An Entrepreneurial Religion?
You may already be familiar with Eric Ries (@eicries) as he has received abundant and well-deserved coverage for the “Lean Startup” movement [link]. His book on the subject was a bestseller [link], and you can hear him speak about it on YouTube [link] as well.
Over the holidays, I had the chance to check out his most recent work, The Startup Way: How Entrepreneurial Management Transforms Culture and Drives Growth [link]. It’s well worth your time, for a number of reasons:
- Ries has become convinced that the psychology and techniques used to grow a startup can be applied to large corporations, such as General Electric.
- In this sense, he reveals that he has been trying to find ways that “traditional management” and “entrepreneurial management” can learn from each other.
- He also notes, early in the book, that he has been searching for ways that lean startups can keep succeeding even when they have become large entities.
- And he declares that he desires to discern what “an organisational transformation process should look like in order to move toward a leaner, more iterative way of working.”
In this new book, one almost enjoys a two-for-one experience as he reviews the principles of his earlier work and then moves rapidly into the lessons he has learned from studying and working with lean startups. The new book also covers the points that need to be considered when one scales up a lean startup, including two great chapters on “Deep Systems” and “Innovation Accounting”.

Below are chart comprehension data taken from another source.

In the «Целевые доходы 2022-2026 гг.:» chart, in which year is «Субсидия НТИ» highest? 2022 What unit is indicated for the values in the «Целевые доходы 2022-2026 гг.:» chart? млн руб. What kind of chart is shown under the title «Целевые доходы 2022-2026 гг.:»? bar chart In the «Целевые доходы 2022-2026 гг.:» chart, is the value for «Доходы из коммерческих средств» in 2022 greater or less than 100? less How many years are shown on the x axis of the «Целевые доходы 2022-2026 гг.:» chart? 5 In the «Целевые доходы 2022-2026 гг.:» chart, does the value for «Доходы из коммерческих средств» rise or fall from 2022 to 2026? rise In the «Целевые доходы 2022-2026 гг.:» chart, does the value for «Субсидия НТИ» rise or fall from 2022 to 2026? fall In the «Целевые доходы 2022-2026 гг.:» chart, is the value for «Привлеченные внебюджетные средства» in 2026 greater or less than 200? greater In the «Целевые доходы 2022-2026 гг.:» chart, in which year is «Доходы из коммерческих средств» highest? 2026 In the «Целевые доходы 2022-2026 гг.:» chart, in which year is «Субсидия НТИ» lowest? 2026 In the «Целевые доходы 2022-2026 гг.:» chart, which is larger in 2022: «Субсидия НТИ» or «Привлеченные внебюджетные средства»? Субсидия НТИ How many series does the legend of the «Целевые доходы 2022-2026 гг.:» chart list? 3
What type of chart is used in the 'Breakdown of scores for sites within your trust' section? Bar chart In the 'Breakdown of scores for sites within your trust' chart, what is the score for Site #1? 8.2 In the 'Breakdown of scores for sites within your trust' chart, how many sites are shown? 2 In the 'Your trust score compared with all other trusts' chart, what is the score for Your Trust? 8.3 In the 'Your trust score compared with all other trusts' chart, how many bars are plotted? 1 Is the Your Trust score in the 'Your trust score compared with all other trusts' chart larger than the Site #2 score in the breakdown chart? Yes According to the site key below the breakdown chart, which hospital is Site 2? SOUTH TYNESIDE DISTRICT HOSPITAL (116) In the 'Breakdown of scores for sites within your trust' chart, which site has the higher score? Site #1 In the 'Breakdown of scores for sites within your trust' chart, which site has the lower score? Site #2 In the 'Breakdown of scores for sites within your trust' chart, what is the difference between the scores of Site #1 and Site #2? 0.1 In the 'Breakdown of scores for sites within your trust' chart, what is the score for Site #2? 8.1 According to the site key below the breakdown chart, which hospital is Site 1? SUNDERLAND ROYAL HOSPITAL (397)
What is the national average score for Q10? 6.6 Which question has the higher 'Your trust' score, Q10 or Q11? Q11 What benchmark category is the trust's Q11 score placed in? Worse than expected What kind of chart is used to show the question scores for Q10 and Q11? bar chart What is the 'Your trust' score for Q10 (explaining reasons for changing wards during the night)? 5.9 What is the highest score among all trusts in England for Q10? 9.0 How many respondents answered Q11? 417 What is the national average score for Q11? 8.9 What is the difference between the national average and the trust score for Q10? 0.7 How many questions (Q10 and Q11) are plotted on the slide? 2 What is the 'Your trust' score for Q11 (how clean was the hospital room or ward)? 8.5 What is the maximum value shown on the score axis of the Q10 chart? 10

For me, what was heart-quickening was his third section of the book. Here he talks about “A Unified Theory of Entrepreneurship” and “Toward a Pro-Entrepreneurship Public Policy”. Says Ries in this part of his book:
In fact, I think we are better served by seeing transformation as a fact of life for the foreseeable future. I predict that twenty-first-century managers will live through as many organisational transformations as new-product platforms and come to see organisational forms the same way we see our smartphones — and something disposable that’s top of the line for a few years, then rapidly surpassed.
No weblog review like this can replace the value of reading a book such as Ries’ latest. But, if you are a reader who likes to read slowly at the beginning of a book, then race through the rest, let me propose that you not do that with The Startup Way. For it’s the epilogue that was, for me, worth the price of the book. Here, Ries talks about “A New Civic Religion”: We, says Ries, “have to see entrepreneurship as a core requirement of all employees, because we never know where new and surprising ideas will come from.”
Ries’ six pillars supporting his “positive vision of what liberal democracy can deliver with the new tools that technology is placing at our disposal” are worth framing. For they lead to a view that management itself can, and needs to, change. “Our goal as a movement should be this: to change management practice to become more adaptive, more humane, more rigorous, and more efficient.” With great insight, Ries insists that such a goal if beyond the scope of business schools or the broadly defined academy of management.
“It is going to require,” says Ries, “a vast movement of like-minded idealists and visionaries to integrate these values into the very fabric of their organizations, in every industry, geography, and sector.” To my mind, that would be tantamount to what Ries titles his epilogue: A New Civic Religion.
Ries is, at every turn, measured and rational in this book. But his overall style truly succeeds in making the reader feel that the heavy weight of the status quo of big companies can be lightened as those managing those companies become more enlightened. Were the world to believe in entrepreneurship as deeply as some believe in traditional religions, it’s just possible that this new year could change jobs and companies, people and societies, leaders and followers.